■ **TASK INPUT**
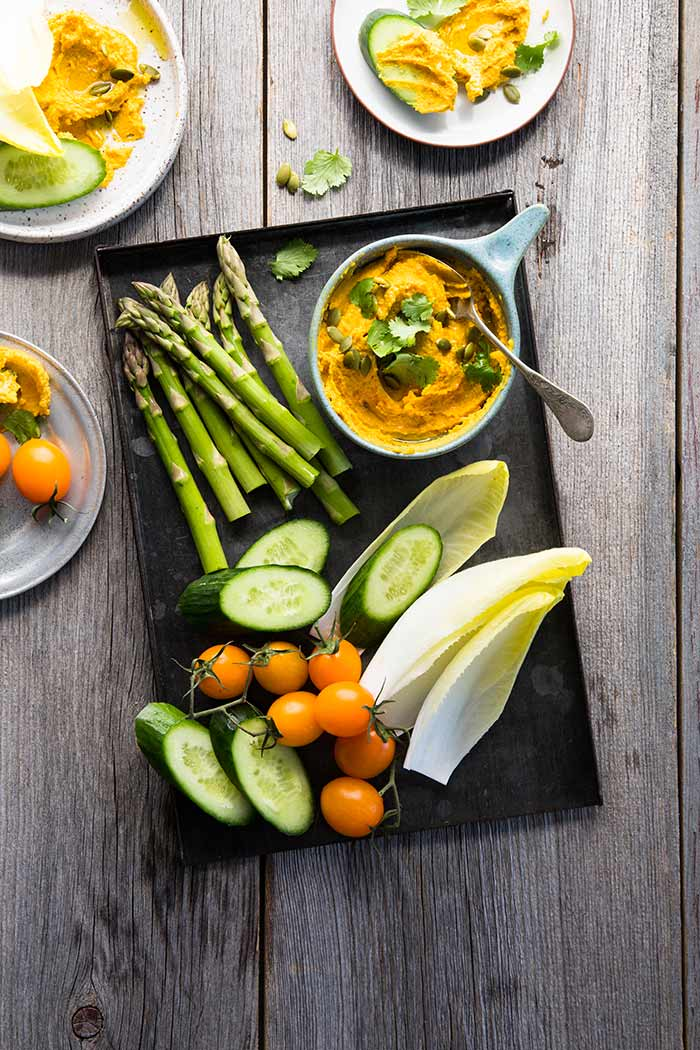 Roasted Carrot and Curry Hummus with Lime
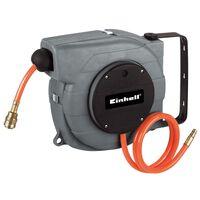 Carrete portamanguera automático Einhell DLST 9 + 1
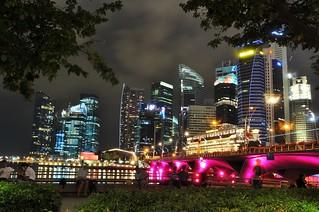 singapour 61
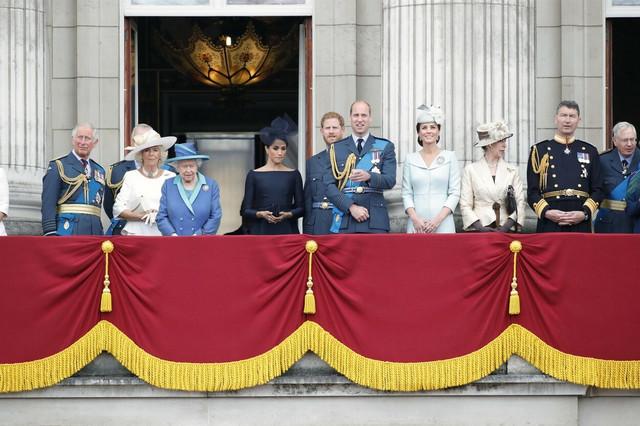 Britanska kraljevska porodica u julu 2018.
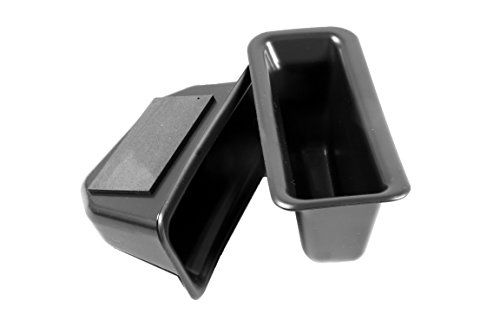 Vesul Front Row Door Side Storage Box Handle Armrest Phone Container For Ford Explorer 2016 2017 - http://www.caraccessoriesonlinemarket.com/vesul-front-row-door-side-storage-box-handle-armrest-phone-container-for-ford-explorer-2016-2017/  #2016, #2017, #Armrest, #Container, #Door, #Explorer, #Ford, #Front, #Handle, #Phone, #Side, #Storage, #Vesul #Enthusiast-Merchandise, #Ford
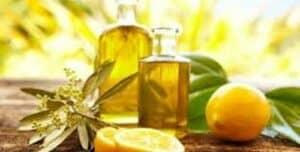l'huile essentielle de citron pour vous stimuler à l'approche du printemps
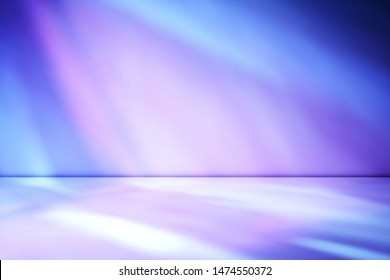 3D Illustration. Artistic studio wall background in tones of purple through magenta for product placement or use as a design template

■ **WORK INSTRUCTIONS**
Only the lines from the first line of the entries through the line containing "Britanska kraljevska porodica u julu 2018." should be output, exactly as they are, without pictures.

■ **RESPONSE TO THE EXERCISE**
 Roasted Carrot and Curry Hummus with Lime
 Carrete portamanguera automático Einhell DLST 9 + 1
 singapour 61
 Britanska kraljevska porodica u julu 2018.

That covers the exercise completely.